An API (Application Programming Interface) is a set of rules and protocols that allows different software applications to communicate with each other. It defines how requests and responses should be structured, enabling developers to access and use the functionality of another service, library, or platform without needing to understand its internal workings.

APIs should be your go-to resource of choice when gathering large quantities of data, as they generally provide this data in structured form, allowing you to easily manipulate it.

Microsoft makes Bing image search available as an API; so do other search providers.
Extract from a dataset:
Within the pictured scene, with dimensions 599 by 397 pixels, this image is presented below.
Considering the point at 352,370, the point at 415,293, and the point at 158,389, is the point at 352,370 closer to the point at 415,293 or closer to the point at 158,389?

The Bing API is useful because it gives good metadata on the images it finds. But first, let's look at a more intuitive API.

### The Project Gutenberg API

[Project Gutenberg](https://www.gutenberg.org/) provides electronic copies of large variety of out-of-copyright texts. It can be accessed using the [Gutendex API](https://gutendex.com/). The `requests` library in python can be used to query this API via the relevant parameters (see the documentation for what these are).  

In [6]:
# Define the API root url:

gut = 'https://gutendex.com/books/'

In [7]:
# Query by topic (here, 'death')

params = {'topic':'death'} 
death = requests.get(url = gut, params = params).json() # returns the results as a python dictionary

In [8]:
print(death['results'][2]['summaries'][0])

"Baron Trump's Marvellous Underground Journey" by Ingersoll Lockwood is a children's novel written in the late 19th century. This imaginative tale follows the adventures of a young baron named Wilhelm Heinrich Sebastian von Troomp, also known as Baron Trump, alongside his loyal dog, Bulger. Together, they embark on a fantastical journey in search of the mysterious portals to a 'World within a World,' guided by ancient manuscripts and their sense of curiosity.  The opening of the story introduces us to Baron Trump and his concerns for his less-than-happy companion, Bulger, who is weary of the familiar surroundings of Castle Trump. After discovering a musty manuscript by Don Fum, which suggests the existence of an underground world, the baron feels compelled to leave home for adventure. His departure is filled with heartfelt farewells from his parents and preparations for what promises to be a thrilling expedition. As Baron Trump and Bulger journey northward through Russia, they face var

## Unsplash is a free high-quality image API. How can we access it?

In [25]:
api_key = "z_387ySbV7I3U0uEOMhFW2neHnnALBVPCFVw-7-wc7o"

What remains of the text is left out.